Investors have long been frustrated with GE. The share price is lower than it was 10 years ago. The company has generally overpromised and under delivered for years, leading many to question whether or not CEO Jeff Immelt is still the right man for the job. And who can forgive and forget the 2009 dividend cut after the company had defended its dividend plan for months?

We believed the pessimism surrounding GE was deserved but underappreciated the quality of GE’s industrial services business and the chance for GE to “get it right” this time for shareholders with its portfolio transformation.

As a result, we added GE to our Top 20 Dividend Stocks portfolio in July 2015 and, while it’s still too early, were pleased to see the company’s encouraging third quarter results.

Industrial segment organic sales grew 4%, and operating margins expanded by 100 basis points. Backlog ($270 billion) is also $9 billion higher than it was exiting 2014 despite weakness in oil & gas markets.

While foreign currency headwinds are reducing reported sales growth by about 5%, GE’s exposure to longer-cycle infrastructure businesses such as power generation, jet engines, and energy management is serving it well as the world economy’s recovery lengthens in duration.

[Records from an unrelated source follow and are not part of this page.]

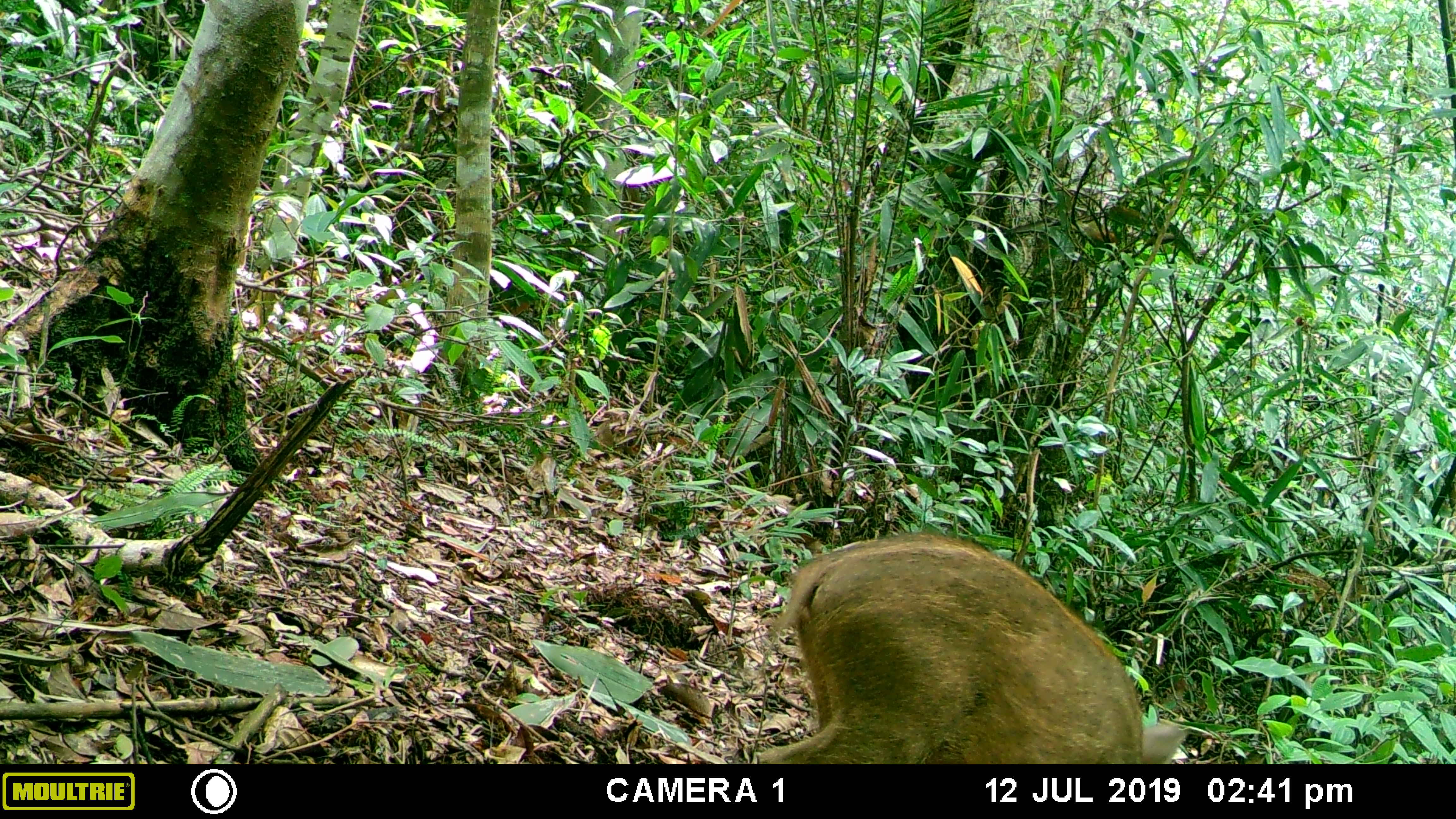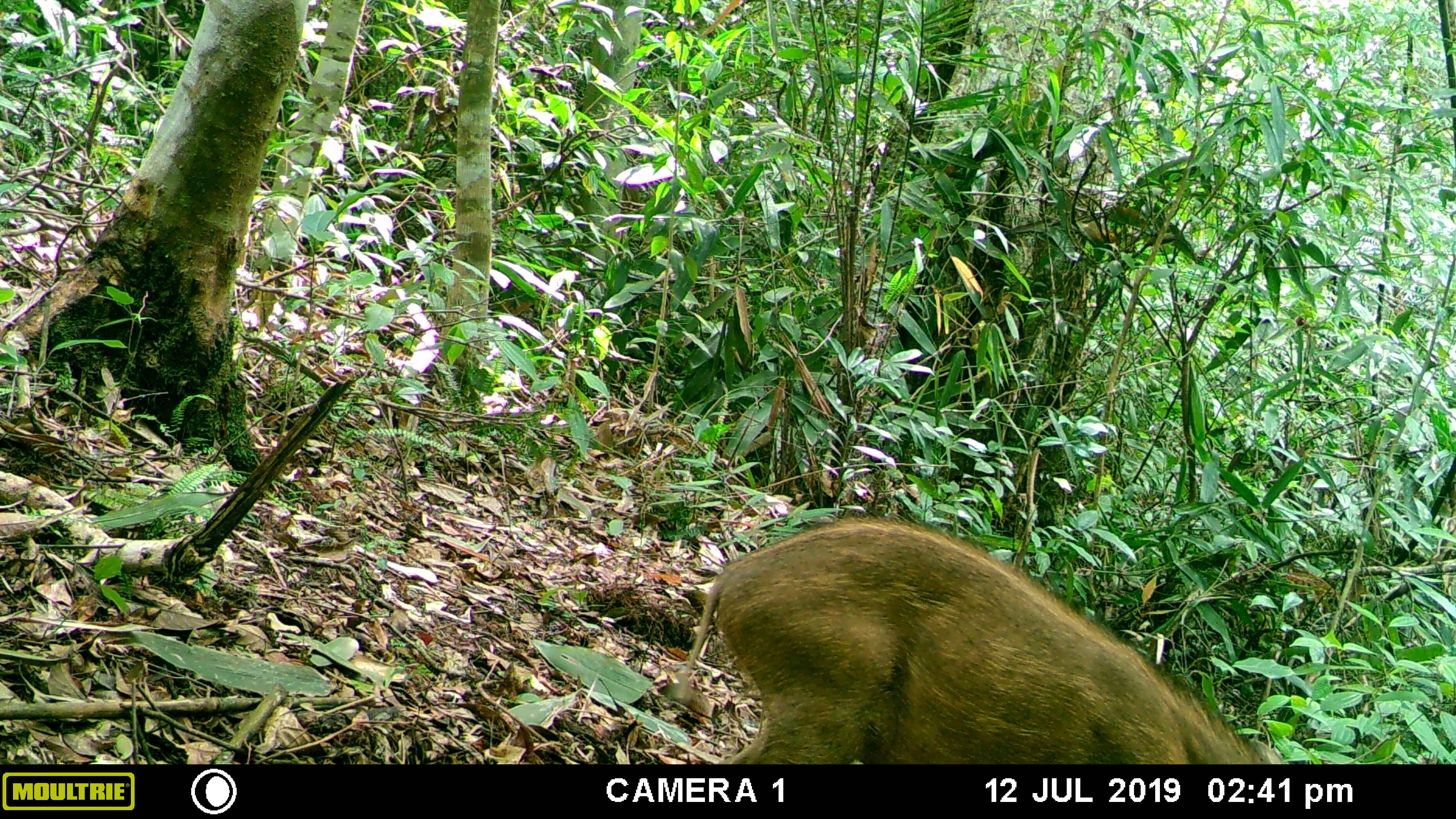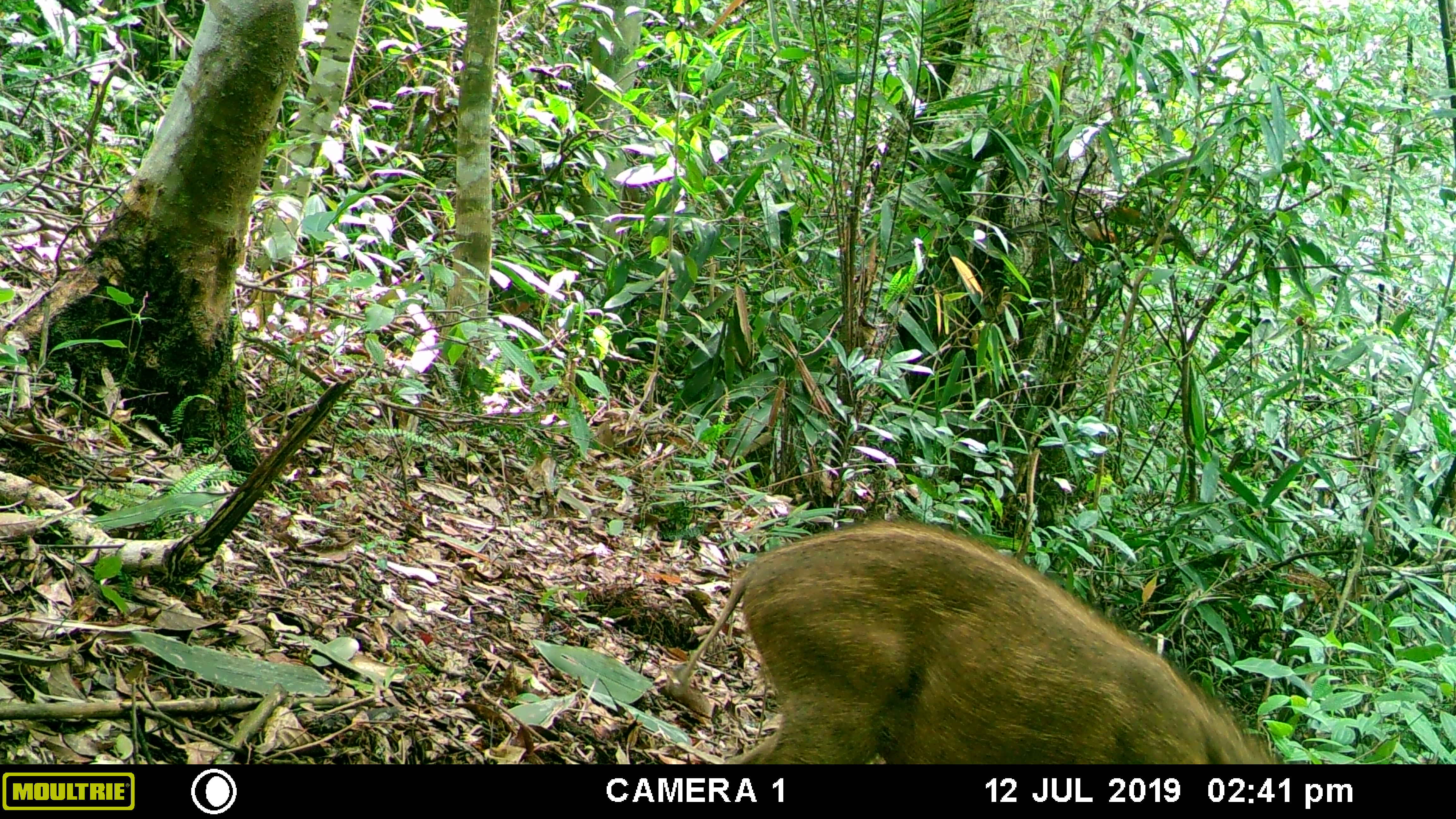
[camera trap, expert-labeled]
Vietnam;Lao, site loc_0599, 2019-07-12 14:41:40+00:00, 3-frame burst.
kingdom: Animalia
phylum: Chordata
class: Mammalia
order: Artiodactyla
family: Suidae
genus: Sus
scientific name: Sus scrofa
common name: eurasian wild pig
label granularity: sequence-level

GE’s stock has gained over 30% since bottoming out in late August, driven in large part by the company’s transformation plan tracking ahead of expectations – as of mid-October, GE had signed agreements to sell GE Capital assets worth more than $125 billion (well ahead of its $100 billion divestiture target for 2015) and has closed asset sale transaction worth about $60 billion. This week, GE also announced the Synchrony share exchange rate, which will reduce shares outstanding by about 6.6%.